In her final point, N.D.D. argues the court should have sua sponte continued the matter to allow her another opportunity to undergo a bonding evaluation with Dr. Schwoeri, since she missed the scheduled evaluation. She argues a bonding evaluation was necessary in light of the positive interactions between N.D.D. and F.R.D. during visitations.
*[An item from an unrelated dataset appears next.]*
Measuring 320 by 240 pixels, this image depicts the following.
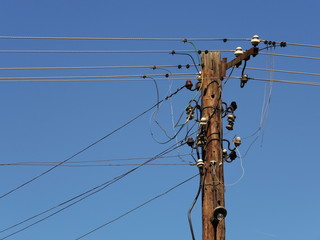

It may have been more desirable for the judge to order an additional bonding evaluation. However, N.D.D. did not request that such measures be taken. Additionally, she had an extremely poor history of complying with court orders and appearing at scheduled appointments. There was nothing to indicate that N.D.D. would appear for an evaluation if another was scheduled, especially since she missed not only the Division s evaluation but also the evaluation scheduled by her attorney. Moreover, the record did not support the possibility that F.R.D. was significantly bonded to N.D.D. because he had never been in her care and her visitations with him were only sporadic. The bonding evaluation likely would have only prolonged the inevitable. "When a parent has exposed a child to continuing harm through abuse or neglect and has been unable to remediate the danger to the child, and when the child has bonded with foster parents who have provided a nurturing and safe home, in those circumstances termination of parental rights likely will not do more harm than good." N.J. Div. of Youth and Family Servs. v. E.P., 196 N.J. 88, 108 (2008).

A

ffirmed.

1 On June 29, 2012, the Governor signed into law A-3101, which reorganizes the Department of Children and Families, which includes the renaming of the Division as the Division of Child Protection and Permanency. L. 2012, c. 16, eff. July 2, 2012.


2 K.J.B. executed a voluntary surrender of his parental rights on September 28, 2011.